STATED GOAL ▸
Print the data that follows exactly.

** begin SUPPLIED ENTRIES **

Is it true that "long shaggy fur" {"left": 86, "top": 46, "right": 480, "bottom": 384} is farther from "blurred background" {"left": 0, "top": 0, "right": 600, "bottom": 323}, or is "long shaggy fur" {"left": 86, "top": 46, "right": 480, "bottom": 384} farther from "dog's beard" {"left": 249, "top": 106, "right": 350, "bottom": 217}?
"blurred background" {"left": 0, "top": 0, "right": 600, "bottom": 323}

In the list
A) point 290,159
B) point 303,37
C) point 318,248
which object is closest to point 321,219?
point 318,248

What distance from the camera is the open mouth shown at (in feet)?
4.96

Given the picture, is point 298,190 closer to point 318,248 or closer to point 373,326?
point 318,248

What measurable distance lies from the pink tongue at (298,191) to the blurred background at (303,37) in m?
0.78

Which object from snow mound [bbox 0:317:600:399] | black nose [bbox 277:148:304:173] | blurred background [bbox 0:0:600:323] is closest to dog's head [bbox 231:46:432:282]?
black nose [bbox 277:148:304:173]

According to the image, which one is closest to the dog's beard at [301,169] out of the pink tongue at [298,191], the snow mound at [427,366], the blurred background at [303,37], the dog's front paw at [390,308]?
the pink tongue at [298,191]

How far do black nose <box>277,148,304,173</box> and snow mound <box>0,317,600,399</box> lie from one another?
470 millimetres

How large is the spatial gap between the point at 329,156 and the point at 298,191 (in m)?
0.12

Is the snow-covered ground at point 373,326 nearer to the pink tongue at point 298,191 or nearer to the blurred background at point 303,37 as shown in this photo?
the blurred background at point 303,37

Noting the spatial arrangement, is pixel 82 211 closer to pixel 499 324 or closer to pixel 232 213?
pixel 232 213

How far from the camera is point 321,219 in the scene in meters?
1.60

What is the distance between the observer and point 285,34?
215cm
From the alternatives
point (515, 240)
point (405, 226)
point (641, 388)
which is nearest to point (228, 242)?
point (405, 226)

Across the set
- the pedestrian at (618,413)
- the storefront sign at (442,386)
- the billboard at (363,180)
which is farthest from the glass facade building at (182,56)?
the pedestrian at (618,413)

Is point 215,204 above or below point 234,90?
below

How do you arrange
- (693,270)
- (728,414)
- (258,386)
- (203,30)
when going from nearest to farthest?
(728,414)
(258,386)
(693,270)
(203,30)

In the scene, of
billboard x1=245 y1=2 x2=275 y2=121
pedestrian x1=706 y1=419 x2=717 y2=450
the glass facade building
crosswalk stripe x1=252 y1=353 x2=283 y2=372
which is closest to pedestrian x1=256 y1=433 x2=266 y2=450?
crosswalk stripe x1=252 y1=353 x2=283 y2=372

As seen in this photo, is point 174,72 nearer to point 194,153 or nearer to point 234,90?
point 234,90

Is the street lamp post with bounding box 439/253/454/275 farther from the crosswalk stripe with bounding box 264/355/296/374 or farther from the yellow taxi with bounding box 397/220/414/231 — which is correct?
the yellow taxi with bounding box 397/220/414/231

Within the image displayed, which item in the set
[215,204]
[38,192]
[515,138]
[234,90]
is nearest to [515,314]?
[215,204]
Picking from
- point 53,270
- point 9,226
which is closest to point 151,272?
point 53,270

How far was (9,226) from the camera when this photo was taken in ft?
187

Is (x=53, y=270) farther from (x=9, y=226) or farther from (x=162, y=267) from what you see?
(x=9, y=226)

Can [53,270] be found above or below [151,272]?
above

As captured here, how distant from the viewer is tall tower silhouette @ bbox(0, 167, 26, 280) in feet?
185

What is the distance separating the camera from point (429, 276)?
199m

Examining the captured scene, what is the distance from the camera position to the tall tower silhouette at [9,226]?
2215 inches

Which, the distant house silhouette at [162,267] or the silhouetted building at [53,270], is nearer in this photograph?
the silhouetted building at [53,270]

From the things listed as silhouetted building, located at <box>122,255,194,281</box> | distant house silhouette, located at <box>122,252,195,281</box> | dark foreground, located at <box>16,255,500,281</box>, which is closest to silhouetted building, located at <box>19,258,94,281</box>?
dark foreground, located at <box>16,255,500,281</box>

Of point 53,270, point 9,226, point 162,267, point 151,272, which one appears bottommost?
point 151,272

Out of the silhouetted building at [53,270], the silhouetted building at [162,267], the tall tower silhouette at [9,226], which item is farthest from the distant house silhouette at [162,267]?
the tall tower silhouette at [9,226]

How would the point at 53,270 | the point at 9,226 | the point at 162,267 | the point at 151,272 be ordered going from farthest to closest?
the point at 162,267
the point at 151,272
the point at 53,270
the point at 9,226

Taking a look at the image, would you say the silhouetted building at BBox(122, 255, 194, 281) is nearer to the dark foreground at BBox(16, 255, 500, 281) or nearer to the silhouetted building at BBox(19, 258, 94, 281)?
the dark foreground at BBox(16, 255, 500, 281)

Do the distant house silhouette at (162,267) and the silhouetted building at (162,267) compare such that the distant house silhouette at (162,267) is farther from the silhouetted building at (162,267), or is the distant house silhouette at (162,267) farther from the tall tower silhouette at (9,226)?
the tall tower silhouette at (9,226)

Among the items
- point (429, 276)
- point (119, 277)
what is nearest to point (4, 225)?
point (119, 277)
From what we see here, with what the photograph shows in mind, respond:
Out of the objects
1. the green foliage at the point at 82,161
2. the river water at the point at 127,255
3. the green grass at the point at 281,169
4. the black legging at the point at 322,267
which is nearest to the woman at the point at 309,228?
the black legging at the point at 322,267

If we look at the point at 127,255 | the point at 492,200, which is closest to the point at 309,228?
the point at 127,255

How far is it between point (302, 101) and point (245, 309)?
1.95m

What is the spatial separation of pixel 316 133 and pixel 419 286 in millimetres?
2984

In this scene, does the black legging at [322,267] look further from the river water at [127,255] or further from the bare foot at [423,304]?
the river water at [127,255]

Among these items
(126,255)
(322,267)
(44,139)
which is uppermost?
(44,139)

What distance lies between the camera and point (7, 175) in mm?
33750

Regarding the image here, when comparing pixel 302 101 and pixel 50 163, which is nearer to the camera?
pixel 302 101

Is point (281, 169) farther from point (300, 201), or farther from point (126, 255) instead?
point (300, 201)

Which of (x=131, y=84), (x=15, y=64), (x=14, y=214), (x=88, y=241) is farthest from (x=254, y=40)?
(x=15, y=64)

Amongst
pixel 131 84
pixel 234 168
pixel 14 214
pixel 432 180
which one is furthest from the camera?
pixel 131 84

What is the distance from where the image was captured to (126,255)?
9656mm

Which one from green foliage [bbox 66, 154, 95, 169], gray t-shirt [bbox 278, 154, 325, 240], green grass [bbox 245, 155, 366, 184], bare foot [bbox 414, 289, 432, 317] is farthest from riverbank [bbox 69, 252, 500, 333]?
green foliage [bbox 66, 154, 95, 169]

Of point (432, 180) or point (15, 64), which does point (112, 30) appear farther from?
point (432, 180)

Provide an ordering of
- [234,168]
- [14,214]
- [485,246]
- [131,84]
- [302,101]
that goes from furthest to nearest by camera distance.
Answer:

** end SUPPLIED ENTRIES **

COMPLETE OUTPUT ▸
Is it true that "long shaggy fur" {"left": 86, "top": 46, "right": 480, "bottom": 384} is farther from "blurred background" {"left": 0, "top": 0, "right": 600, "bottom": 323}, or is "long shaggy fur" {"left": 86, "top": 46, "right": 480, "bottom": 384} farther from "dog's beard" {"left": 249, "top": 106, "right": 350, "bottom": 217}?
"blurred background" {"left": 0, "top": 0, "right": 600, "bottom": 323}

In the list
A) point 290,159
B) point 303,37
C) point 318,248
which object is closest to point 321,219?
point 318,248

What distance from the camera is the open mouth shown at (in feet)?
4.96

Given the picture, is point 298,190 closer to point 318,248 or closer to point 373,326?
point 318,248

What measurable distance lies from the pink tongue at (298,191) to the blurred background at (303,37) in m?
0.78

Which object from snow mound [bbox 0:317:600:399] | black nose [bbox 277:148:304:173] | blurred background [bbox 0:0:600:323] is closest to dog's head [bbox 231:46:432:282]?
black nose [bbox 277:148:304:173]

According to the image, which one is closest to the dog's beard at [301,169] out of the pink tongue at [298,191], the snow mound at [427,366], the blurred background at [303,37], the dog's front paw at [390,308]?
the pink tongue at [298,191]

How far do black nose <box>277,148,304,173</box> and snow mound <box>0,317,600,399</box> lie from one another?
470 millimetres

How large is the spatial gap between the point at 329,156 and the point at 298,191 (in m)?
0.12

Is the snow-covered ground at point 373,326 nearer to the pink tongue at point 298,191 or nearer to the blurred background at point 303,37 as shown in this photo?
the blurred background at point 303,37

Noting the spatial arrangement, is pixel 82 211 closer to pixel 499 324 or closer to pixel 232 213?
pixel 232 213

How far from the camera is point 321,219 in the scene in meters?
1.60

What is the distance between the observer and point 285,34?
215cm
From the alternatives
point (515, 240)
point (405, 226)
point (641, 388)
which is nearest to point (228, 242)?
point (405, 226)

Across the set
- the pedestrian at (618,413)
- the storefront sign at (442,386)
- the billboard at (363,180)
which is farthest from the glass facade building at (182,56)?
the pedestrian at (618,413)

Is point 215,204 above or below point 234,90?
below

How do you arrange
- (693,270)
- (728,414)
- (258,386)
- (203,30)
when going from nearest to farthest?
(728,414)
(258,386)
(693,270)
(203,30)

In the scene, of
billboard x1=245 y1=2 x2=275 y2=121
pedestrian x1=706 y1=419 x2=717 y2=450
the glass facade building
crosswalk stripe x1=252 y1=353 x2=283 y2=372
which is closest to pedestrian x1=256 y1=433 x2=266 y2=450?
crosswalk stripe x1=252 y1=353 x2=283 y2=372

As seen in this photo, is point 174,72 nearer to point 194,153 or nearer to point 234,90?
point 234,90

Is the street lamp post with bounding box 439/253/454/275 farther from the crosswalk stripe with bounding box 264/355/296/374 or farther from the yellow taxi with bounding box 397/220/414/231 — which is correct?
the yellow taxi with bounding box 397/220/414/231

Within the image displayed, which item in the set
[215,204]
[38,192]
[515,138]
[234,90]
is nearest to [515,314]?
[215,204]
Picking from
- point 53,270
- point 9,226
which is closest to point 151,272?
point 53,270

How far was (9,226) from the camera when this photo was taken in ft?
187

Is (x=53, y=270) farther from (x=9, y=226) or farther from (x=162, y=267) from what you see?
(x=9, y=226)

Can [53,270] be found above or below [151,272]?
above

As captured here, how distant from the viewer is tall tower silhouette @ bbox(0, 167, 26, 280) in feet?
185

What is the distance separating the camera from point (429, 276)?
199m

Examining the captured scene, what is the distance from the camera position to the tall tower silhouette at [9,226]?
2215 inches

Which, the distant house silhouette at [162,267] or the silhouetted building at [53,270], is nearer in this photograph?
the silhouetted building at [53,270]

From the things listed as silhouetted building, located at <box>122,255,194,281</box> | distant house silhouette, located at <box>122,252,195,281</box> | dark foreground, located at <box>16,255,500,281</box>, which is closest to silhouetted building, located at <box>19,258,94,281</box>?
dark foreground, located at <box>16,255,500,281</box>

Of point 53,270, point 9,226, point 162,267, point 151,272, which one appears bottommost?
point 151,272

Out of the silhouetted building at [53,270], the silhouetted building at [162,267], the tall tower silhouette at [9,226], which item is farthest from the distant house silhouette at [162,267]?
the tall tower silhouette at [9,226]

How would the point at 53,270 | the point at 9,226 | the point at 162,267 | the point at 151,272 be ordered going from farthest to closest?
the point at 162,267
the point at 151,272
the point at 53,270
the point at 9,226

Taking a look at the image, would you say the silhouetted building at BBox(122, 255, 194, 281) is nearer to the dark foreground at BBox(16, 255, 500, 281) or nearer to the silhouetted building at BBox(19, 258, 94, 281)?
the dark foreground at BBox(16, 255, 500, 281)

Do the distant house silhouette at (162,267) and the silhouetted building at (162,267) compare such that the distant house silhouette at (162,267) is farther from the silhouetted building at (162,267), or is the distant house silhouette at (162,267) farther from the tall tower silhouette at (9,226)?
the tall tower silhouette at (9,226)

Among the items
- point (429, 276)
- point (119, 277)
what is nearest to point (4, 225)?
point (119, 277)
From what we see here, with what the photograph shows in mind, respond:
Out of the objects
1. the green foliage at the point at 82,161
2. the river water at the point at 127,255
3. the green grass at the point at 281,169
4. the black legging at the point at 322,267
which is nearest to the woman at the point at 309,228?
the black legging at the point at 322,267

If we look at the point at 127,255 | the point at 492,200, which is closest to the point at 309,228?
the point at 127,255

How far is it between point (302, 101) and point (245, 309)?
1.95m

What is the spatial separation of pixel 316 133 and pixel 419 286 in millimetres?
2984

In this scene, does the black legging at [322,267] look further from the river water at [127,255] or further from the bare foot at [423,304]?
the river water at [127,255]

Among these items
(126,255)
(322,267)
(44,139)
which is uppermost?
(44,139)

What distance lies between the camera and point (7, 175) in mm?
33750

Regarding the image here, when comparing pixel 302 101 and pixel 50 163, which is nearer to the camera?
pixel 302 101

Is point (281, 169) farther from point (300, 201), or farther from point (126, 255) instead?
point (300, 201)

Which of (x=131, y=84), (x=15, y=64), (x=14, y=214), (x=88, y=241) is farthest from (x=254, y=40)?
(x=15, y=64)

Amongst
pixel 131 84
pixel 234 168
pixel 14 214
pixel 432 180
which one is furthest from the camera?
pixel 131 84

What is the distance from where the image was captured to (126,255)?
9656mm

Which one from green foliage [bbox 66, 154, 95, 169], gray t-shirt [bbox 278, 154, 325, 240], green grass [bbox 245, 155, 366, 184], bare foot [bbox 414, 289, 432, 317] is farthest from riverbank [bbox 69, 252, 500, 333]?
green foliage [bbox 66, 154, 95, 169]

Of point (432, 180) or point (15, 64), which does point (112, 30) appear farther from?
point (432, 180)

Provide an ordering of
- [234,168]
- [14,214]
- [485,246]
- [131,84]
- [302,101]
that goes from furthest to nearest by camera distance.
Answer:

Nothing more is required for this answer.